Introduction
*******************

The core of this project is made up of three important components:

* The :class:`~core.datasample.DataSample` class holds all data relevant for exactly one simulation.
* A number of :class:`~core.pipeline_block.PipelineBlock` classes, each performing a single task for a simulation (like a necessary preprocessing step, or some metric calculation)
* The :class:`~core.pipeline.Pipeline` class which is responsible for handling all PipelineBlocks and running them all on each DataSample

The pipeline is parallelized using the `parsl library <https://parsl.readthedocs.io/en/stable/>`_, see :ref:`parsl <parsl-page>`.

While follwing this documentation, we strongly suggest to load the :code:`src/run_sample.py` as an simple first example.
Once some of the basic functionality is clear, you can look at :code:`src/run_nonrigid.py` or :code:`src/run_nonrigid_with_us_and_rendering` for more complete exampless.

This documentation is still incomplete, if you find errors or miss some important information, please `report it as an issue <https://gitlab.com/nct_tso_public/nonrigid-data-generation-pipeline>`_ , or, even better, create a pull request!


The DataSample
====================

The :class:`~core.datasample.DataSample` class represents a single simulation. It stores all of its information in a single folder and gives read and write access to these files.
A DataSample is considered "valid" as long as none of the PipelineBlocks have reported an issue with it. As soon as an issue is encountered (such as a simulation that doesn't converge, intersecting triangles etc.) the PipelineBlocks should raise an exception which gets stored with the DataSample. In this case, subsequent PipelineBlocks in the Pipeline will not be called on this DataSample.

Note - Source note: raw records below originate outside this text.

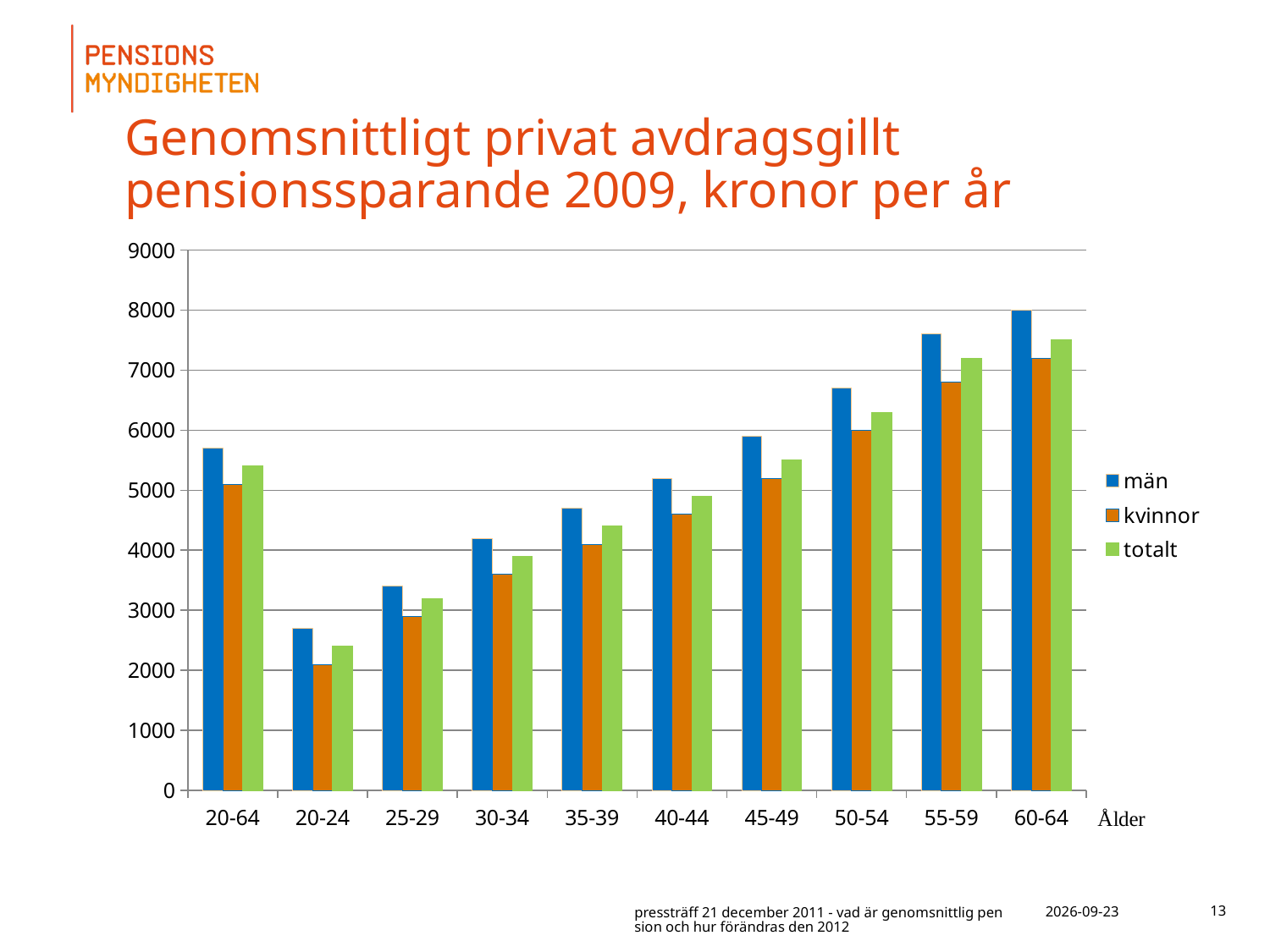
How many age groups are shown along the x axis? 10 Which age group has the lowest value for kvinnor? 20-24 Which is larger, the value for totalt in the 20-64 group or the value for totalt in the 30-34 group? 20-64 Which is larger in the 35-39 age group, the value for män or the value for kvinnor? män What kind of chart is shown on the slide? bar chart Which age group has the highest value for män? 60-64 From the 20-24 age group to the 60-64 age group, do the values for totalt rise or fall? rise Is the value for kvinnor in the 20-24 age group greater or less than 3000? less What are the three series named in the legend? män, kvinnor, totalt How many series does the legend list? 3 Is the value for män in the 60-64 age group greater or less than 7000? greater Is the value for totalt in the 45-49 age group greater or less than 5000? greater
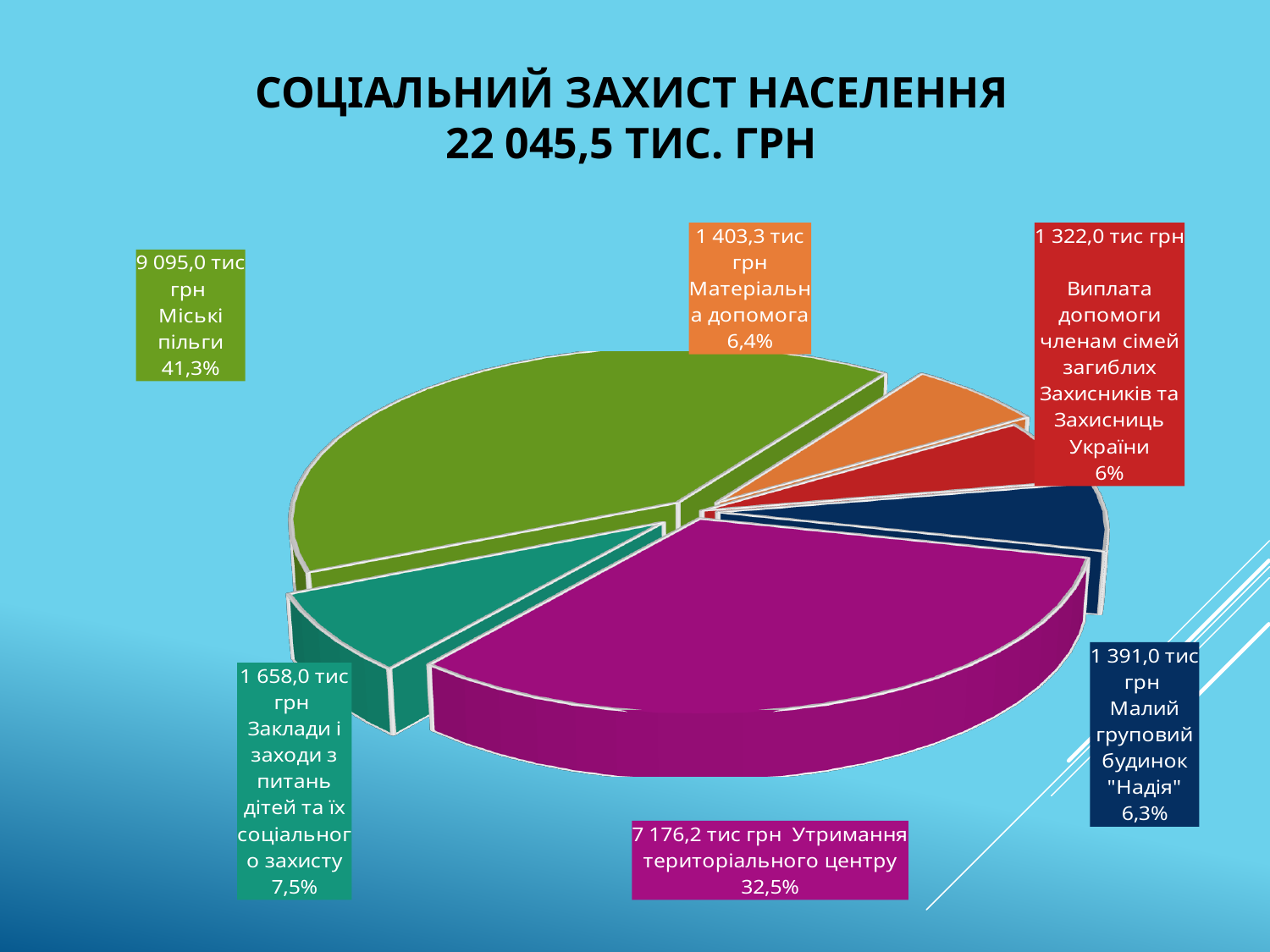
What share of the pie does Утримання територіального центру represent? 32,5% What is the difference in percentage points between Міські пільги and Утримання територіального центру? 8,8 What colour is the slice for Утримання територіального центру? Magenta Which category has the largest share of the pie? Міські пільги What percentage is shown for Матеріальна допомога? 6,4% What total amount is stated in the chart title? 22 045,5 тис. грн Which category has the smallest share of the pie? Виплата допомоги членам сімей загиблих Захисників та Захисниць України Which is larger: Заклади і заходи з питань дітей та їх соціального захисту or Матеріальна допомога? Заклади і заходи з питань дітей та їх соціального захисту How many slices does the pie chart have? 6 What type of chart is shown on the slide? Pie chart What is the value for Міські пільги? 9 095,0 тис грн What is the value for Малий груповий будинок "Надія"? 1 391,0 тис грн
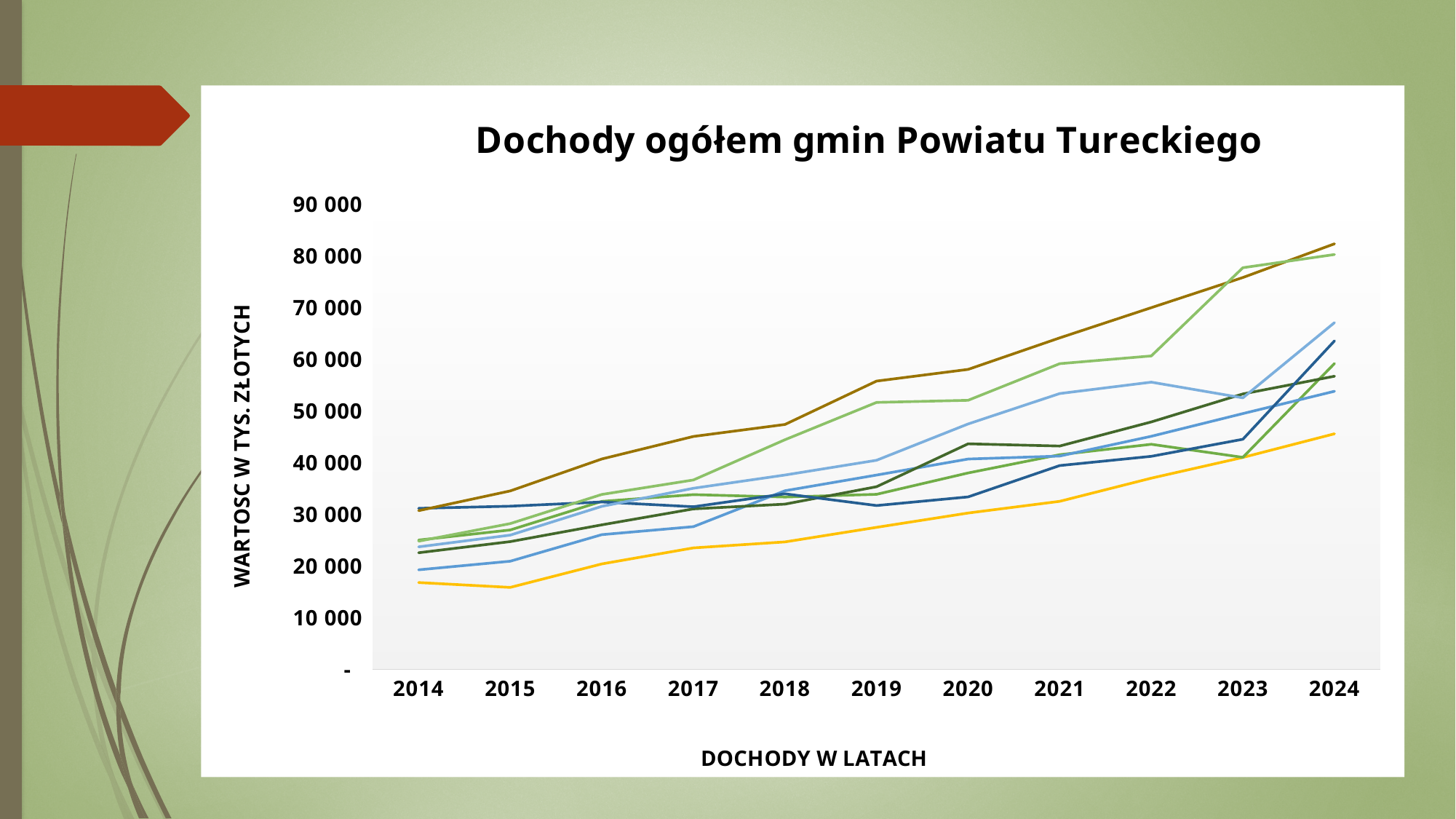
Is the lowest value plotted for 2014 greater or less than 20 000? less What is the label of the vertical axis? WARTOSC W TYS. ZŁOTYCH What is the first year shown on the x axis? 2014 What type of chart is shown on the slide? line chart What is the last year shown on the x axis? 2024 Is the highest value plotted for 2024 greater or less than 80 000? greater Do the lines generally rise or fall from 2014 to 2024? rise Is the highest value plotted for 2014 greater or less than 40 000? less What is the title of the chart? Dochody ogółem gmin Powiatu Tureckiego What is the highest tick value shown on the vertical axis? 90 000 How many years are shown on the x axis of the chart? 11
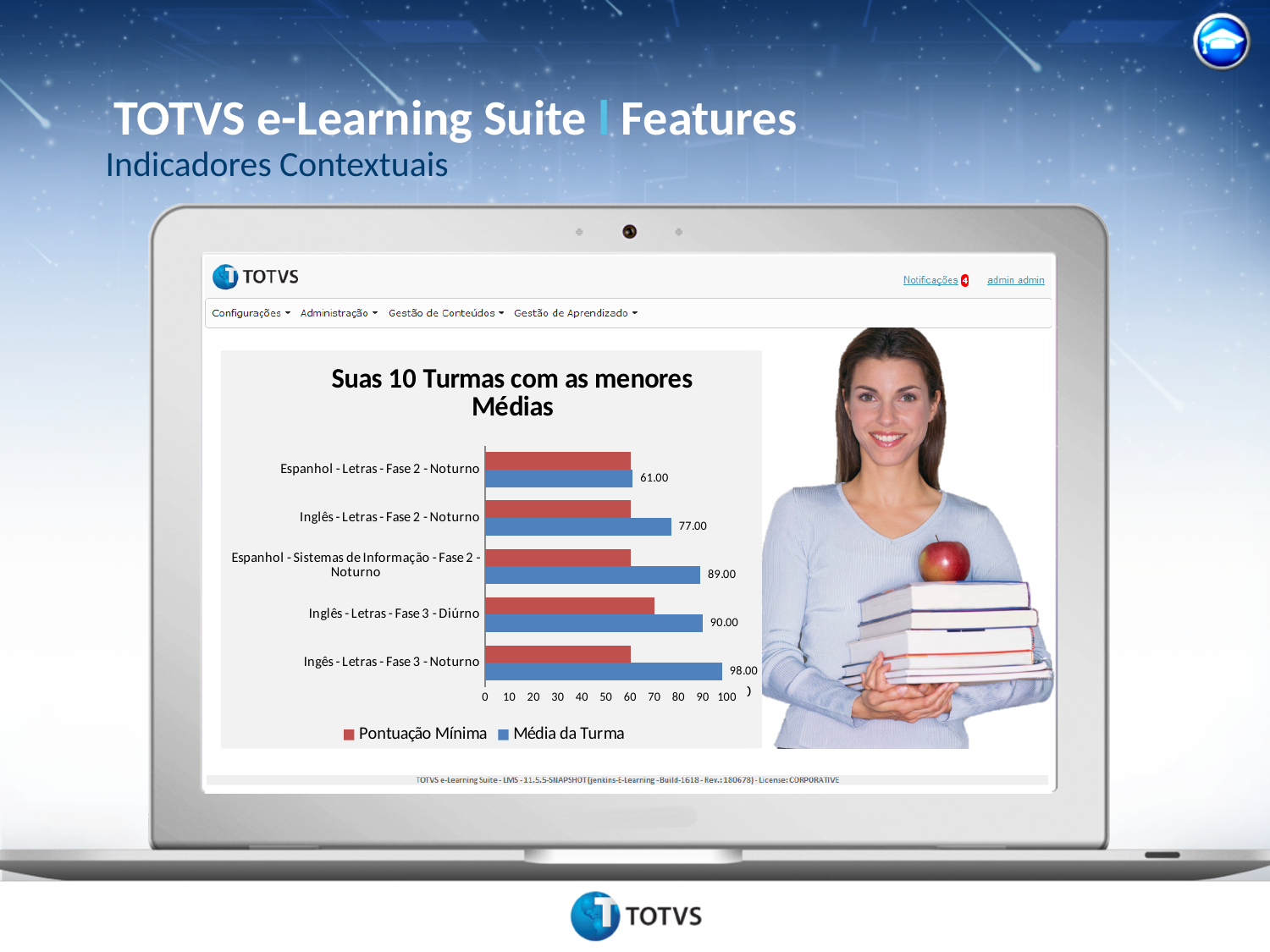
Which class has the highest Média da Turma? Ingês - Letras - Fase 3 - Noturno What is the difference between the Média da Turma of Ingês - Letras - Fase 3 - Noturno and Espanhol - Letras - Fase 2 - Noturno? 37.00 What kind of chart is shown on the slide? Bar chart What is the Média da Turma value for Espanhol - Letras - Fase 2 - Noturno? 61.00 Is the Pontuação Mínima for Inglês - Letras - Fase 3 - Diúrno greater or less than 80? less Which has a larger Média da Turma: Inglês - Letras - Fase 2 - Noturno or Espanhol - Sistemas de Informação - Fase 2 - Noturno? Espanhol - Sistemas de Informação - Fase 2 - Noturno What is the Média da Turma value for Inglês - Letras - Fase 2 - Noturno? 77.00 How many classes are shown in the chart? 5 What is the Média da Turma value for Inglês - Letras - Fase 3 - Diúrno? 90.00 How many series does the legend list? 2 Which class has the lowest Média da Turma? Espanhol - Letras - Fase 2 - Noturno What is the title of the chart? Suas 10 Turmas com as menores Médias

The DataSample class also stores logs for the given sample, as well as meta-info such as statistics for easier access.

Note that the DataSample is the only thing that is passed into the :code:`PipelineBlock::run()` functions. This means it is passed between python processes by the parallelization library parsl. Usually, this does not change much for you as the user, but there may be edge cases where this is important. In python_apps, you can write things to the DataSample class (for example by adding a new file list). By returning the changed sample from these functions, we make sure that subsequent blocks can read the changes that you've made. See :ref:`data_sample` for more details.

The PipelineBlock
====================

Each functionality of the Pipeline is implemented in a subclass of the :class:`~core.pipeline_block.PipelineBlock` class. Examples could be:

* generating a mesh
* extracting a surface
* adding noise

The PipelineBlock may run python code or arbitraty bash code. Because of parallelization, each PipelineBlock should act independently (i.e. not referencing other PipelineBlocks).
When adding your own functionality, you should do this by subclassing the PipelineBlock. See :ref:`building_pipeline_blocks` for more details.

The Pipeline
====================

The :class:`~core.pipeline.Pipeline` class controls the process of calling each PipelineBlock on each DataSample. Depending on how the Pipeline is configured, this workload may be spread out across multiple threads/processes or computers. For a single DataSample, we guarantee that the blocks are called in order, but there is no guarantee that sample i will be finished before sample i+1 is finished (Note: we added the :code:`--run_sequential` flag to process samples in-order for debugging purposes).

The pipeline also aggregates the statistics from all samples into one single file for easier overview and - if you configure it to do so - generates plots of these statistics.